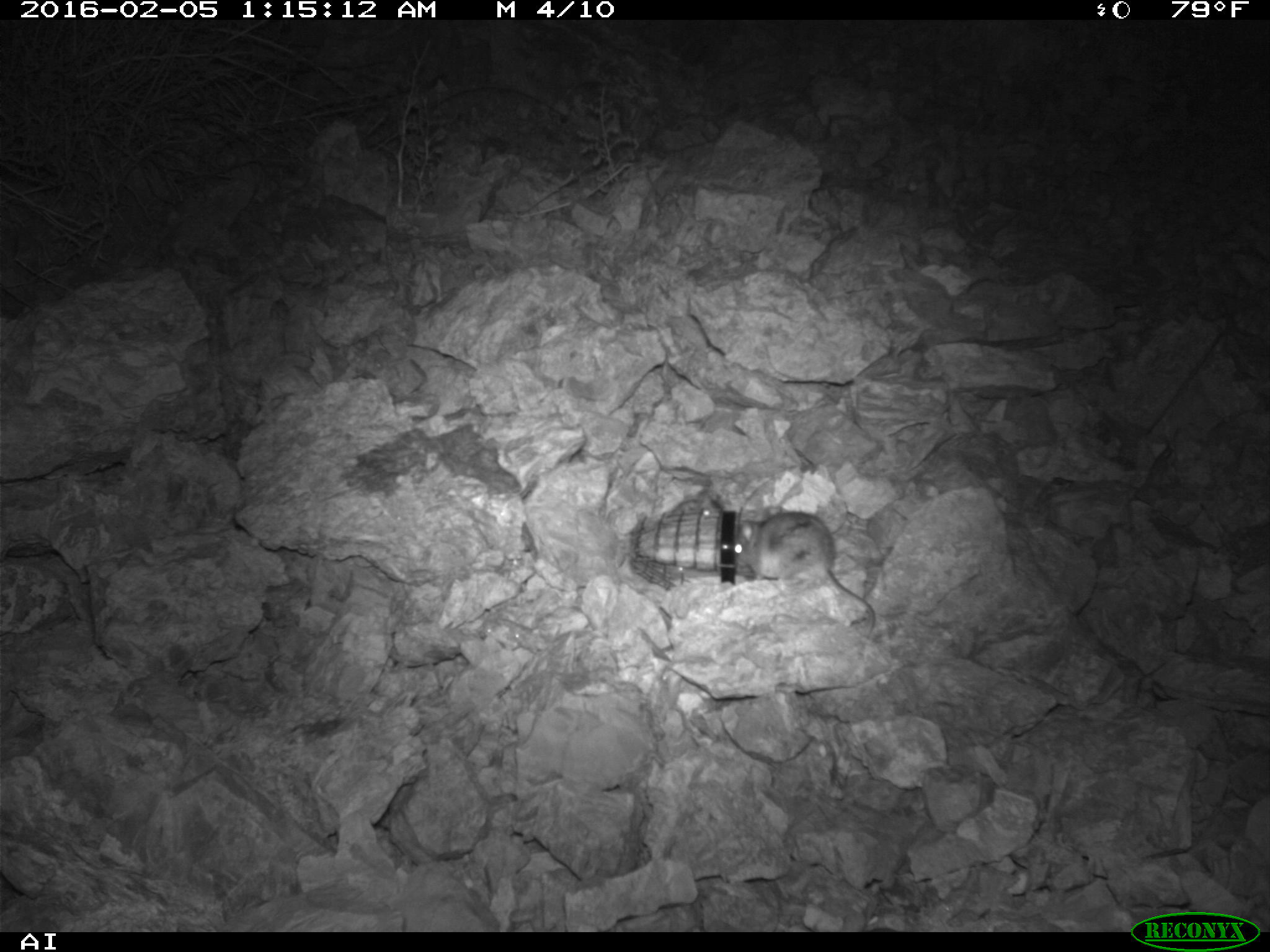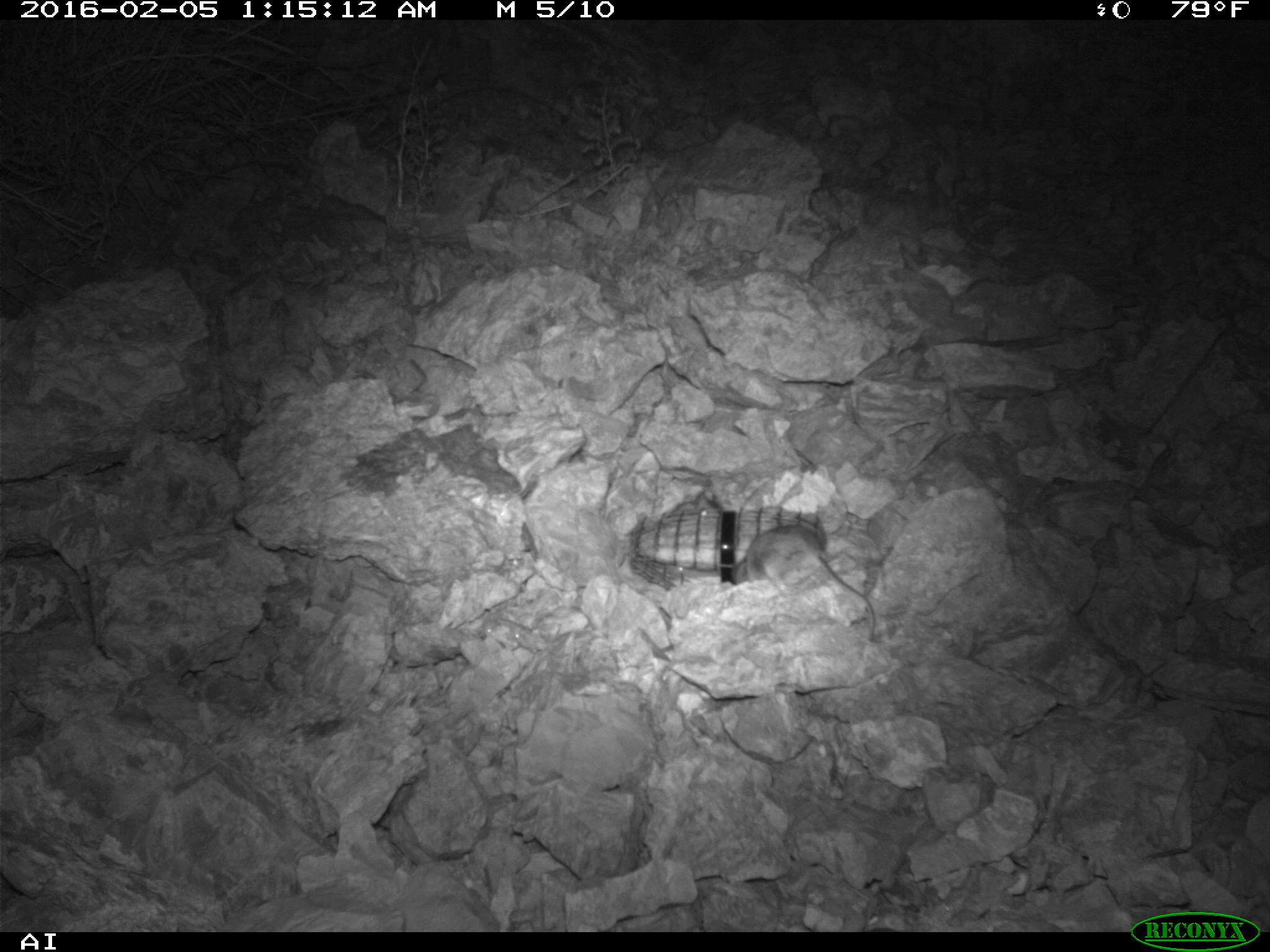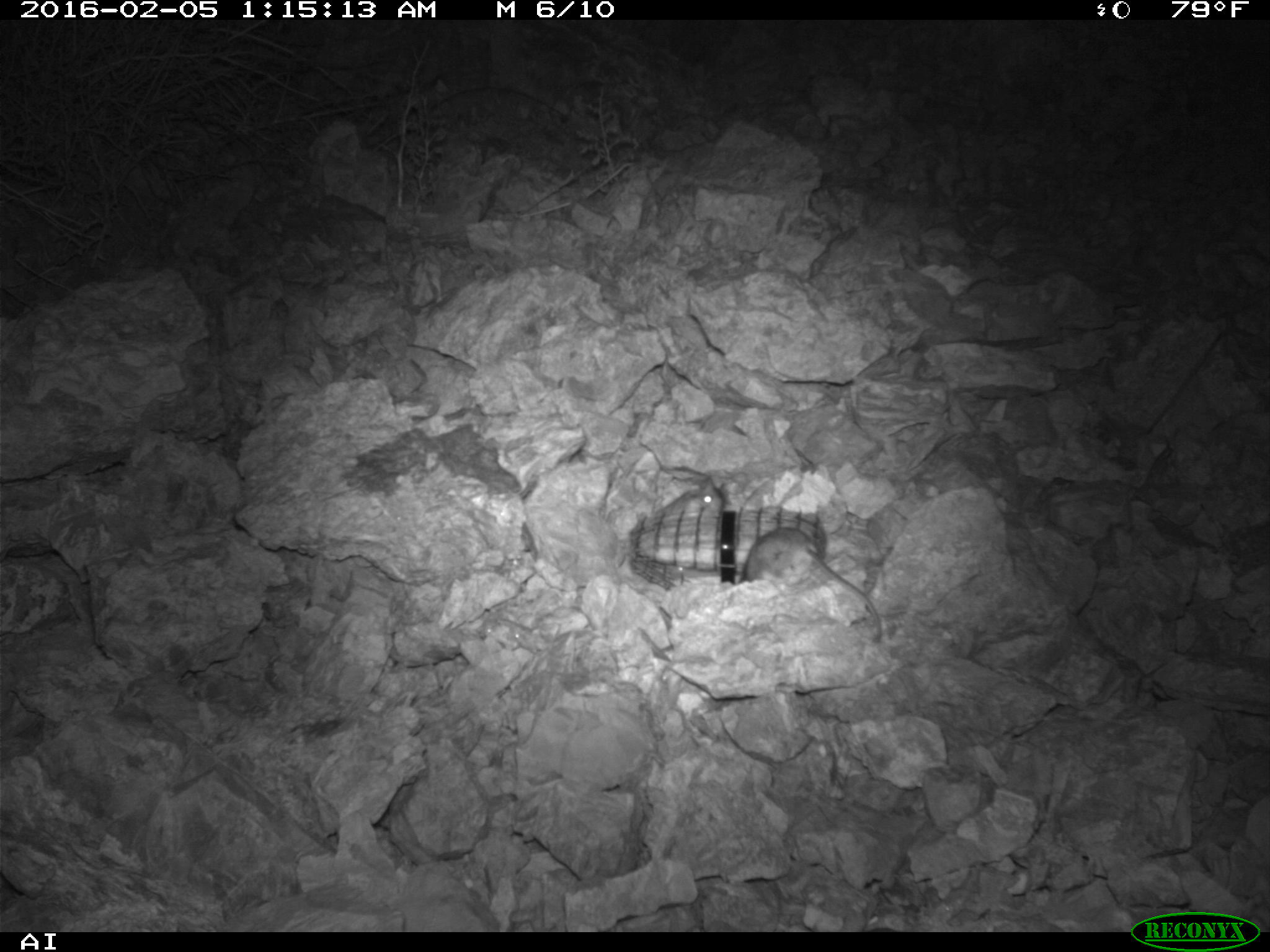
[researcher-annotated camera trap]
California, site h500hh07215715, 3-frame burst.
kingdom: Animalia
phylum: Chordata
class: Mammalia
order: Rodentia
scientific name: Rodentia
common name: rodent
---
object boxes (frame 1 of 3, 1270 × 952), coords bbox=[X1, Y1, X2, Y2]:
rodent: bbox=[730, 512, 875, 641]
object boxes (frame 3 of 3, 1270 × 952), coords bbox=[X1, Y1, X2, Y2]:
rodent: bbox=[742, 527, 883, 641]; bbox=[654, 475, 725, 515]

#####

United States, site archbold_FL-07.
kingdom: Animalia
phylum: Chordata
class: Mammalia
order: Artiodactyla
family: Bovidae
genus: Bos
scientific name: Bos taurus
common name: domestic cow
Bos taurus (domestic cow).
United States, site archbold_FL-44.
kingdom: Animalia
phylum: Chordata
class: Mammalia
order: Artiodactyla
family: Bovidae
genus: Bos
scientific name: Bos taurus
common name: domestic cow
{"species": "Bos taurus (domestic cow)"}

#####

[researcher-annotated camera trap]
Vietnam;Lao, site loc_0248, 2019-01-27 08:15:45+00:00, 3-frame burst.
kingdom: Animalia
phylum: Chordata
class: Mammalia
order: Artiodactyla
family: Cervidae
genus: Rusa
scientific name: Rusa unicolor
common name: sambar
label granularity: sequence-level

#####

• [WORK TO COMPLETE] Set down only the lines above that fall between the line holding "scientific name: Rusa unicolor" and the line holding "label granularity: sequence-level", inclusive, keeping each exact.

• [ANSWER TO THE PROBLEM]
scientific name: Rusa unicolor
common name: sambar
label granularity: sequence-level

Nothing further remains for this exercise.